━━━ Available data ━━━

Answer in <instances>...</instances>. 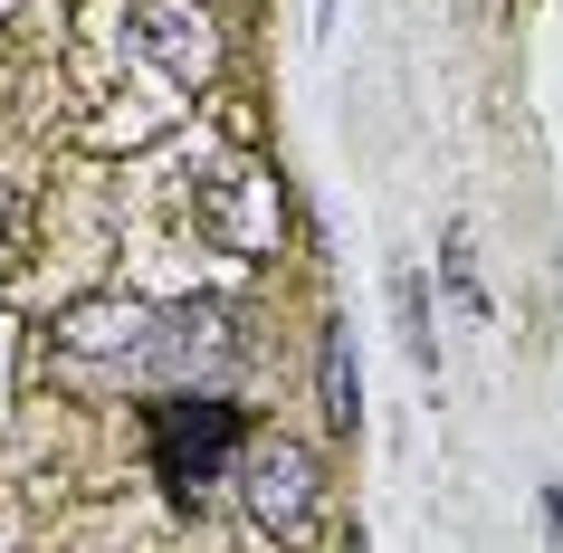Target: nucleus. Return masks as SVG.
<instances>
[{
  "label": "nucleus",
  "mask_w": 563,
  "mask_h": 553,
  "mask_svg": "<svg viewBox=\"0 0 563 553\" xmlns=\"http://www.w3.org/2000/svg\"><path fill=\"white\" fill-rule=\"evenodd\" d=\"M239 439H249V420H239V401H220V391H173V401H153V467L173 477V496H201L210 477L239 458Z\"/></svg>",
  "instance_id": "1"
},
{
  "label": "nucleus",
  "mask_w": 563,
  "mask_h": 553,
  "mask_svg": "<svg viewBox=\"0 0 563 553\" xmlns=\"http://www.w3.org/2000/svg\"><path fill=\"white\" fill-rule=\"evenodd\" d=\"M239 487H249L258 534H277V544H306V534H316L325 487H316V458H306L297 439H258V449L239 458Z\"/></svg>",
  "instance_id": "2"
},
{
  "label": "nucleus",
  "mask_w": 563,
  "mask_h": 553,
  "mask_svg": "<svg viewBox=\"0 0 563 553\" xmlns=\"http://www.w3.org/2000/svg\"><path fill=\"white\" fill-rule=\"evenodd\" d=\"M201 230L220 239V248H239V258H258V248H277V181L249 173V163H220V173H201Z\"/></svg>",
  "instance_id": "3"
},
{
  "label": "nucleus",
  "mask_w": 563,
  "mask_h": 553,
  "mask_svg": "<svg viewBox=\"0 0 563 553\" xmlns=\"http://www.w3.org/2000/svg\"><path fill=\"white\" fill-rule=\"evenodd\" d=\"M134 38H144V48H153L163 67H173L181 87H201V77H210V58H220V38H210V10H201V0H144Z\"/></svg>",
  "instance_id": "4"
},
{
  "label": "nucleus",
  "mask_w": 563,
  "mask_h": 553,
  "mask_svg": "<svg viewBox=\"0 0 563 553\" xmlns=\"http://www.w3.org/2000/svg\"><path fill=\"white\" fill-rule=\"evenodd\" d=\"M220 353H230V306H173V316H153V344H144L153 373L191 381V373H210Z\"/></svg>",
  "instance_id": "5"
},
{
  "label": "nucleus",
  "mask_w": 563,
  "mask_h": 553,
  "mask_svg": "<svg viewBox=\"0 0 563 553\" xmlns=\"http://www.w3.org/2000/svg\"><path fill=\"white\" fill-rule=\"evenodd\" d=\"M58 344H67V353H134V363H144L153 316H144V306H115V296H96V306H67V316H58Z\"/></svg>",
  "instance_id": "6"
},
{
  "label": "nucleus",
  "mask_w": 563,
  "mask_h": 553,
  "mask_svg": "<svg viewBox=\"0 0 563 553\" xmlns=\"http://www.w3.org/2000/svg\"><path fill=\"white\" fill-rule=\"evenodd\" d=\"M325 420L334 430H354L363 401H354V353H344V324H325Z\"/></svg>",
  "instance_id": "7"
},
{
  "label": "nucleus",
  "mask_w": 563,
  "mask_h": 553,
  "mask_svg": "<svg viewBox=\"0 0 563 553\" xmlns=\"http://www.w3.org/2000/svg\"><path fill=\"white\" fill-rule=\"evenodd\" d=\"M544 524H554V544H563V487H554V496H544Z\"/></svg>",
  "instance_id": "8"
}]
</instances>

━━━

• [Exercise description]:
Collect every line of the records that contains the string "fill".

• [Solution below]:
  "mask_svg": "<svg viewBox=\"0 0 563 553\" xmlns=\"http://www.w3.org/2000/svg\"><path fill=\"white\" fill-rule=\"evenodd\" d=\"M239 439H249V420H239V401H220V391H173V401H153V467L173 477V496H201L210 477L239 458Z\"/></svg>",
  "mask_svg": "<svg viewBox=\"0 0 563 553\" xmlns=\"http://www.w3.org/2000/svg\"><path fill=\"white\" fill-rule=\"evenodd\" d=\"M239 487H249L258 534H277V544H306V534H316L325 487H316V458H306L297 439H258V449L239 458Z\"/></svg>",
  "mask_svg": "<svg viewBox=\"0 0 563 553\" xmlns=\"http://www.w3.org/2000/svg\"><path fill=\"white\" fill-rule=\"evenodd\" d=\"M201 230L220 239V248H239V258H258V248H277V181L249 173V163H220V173H201Z\"/></svg>",
  "mask_svg": "<svg viewBox=\"0 0 563 553\" xmlns=\"http://www.w3.org/2000/svg\"><path fill=\"white\" fill-rule=\"evenodd\" d=\"M134 38H144V48H153L163 67H173L181 87H201V77H210V58H220V38H210V10H201V0H144Z\"/></svg>",
  "mask_svg": "<svg viewBox=\"0 0 563 553\" xmlns=\"http://www.w3.org/2000/svg\"><path fill=\"white\" fill-rule=\"evenodd\" d=\"M220 353H230V306H173V316H153V344H144L153 373L191 381V373H210Z\"/></svg>",
  "mask_svg": "<svg viewBox=\"0 0 563 553\" xmlns=\"http://www.w3.org/2000/svg\"><path fill=\"white\" fill-rule=\"evenodd\" d=\"M58 344H67V353H134V363H144L153 316H144V306H115V296H96V306H67V316H58Z\"/></svg>",
  "mask_svg": "<svg viewBox=\"0 0 563 553\" xmlns=\"http://www.w3.org/2000/svg\"><path fill=\"white\" fill-rule=\"evenodd\" d=\"M325 420L334 430H354L363 401H354V353H344V324H325Z\"/></svg>",
  "mask_svg": "<svg viewBox=\"0 0 563 553\" xmlns=\"http://www.w3.org/2000/svg\"><path fill=\"white\" fill-rule=\"evenodd\" d=\"M544 524H554V544H563V487H554V496H544Z\"/></svg>",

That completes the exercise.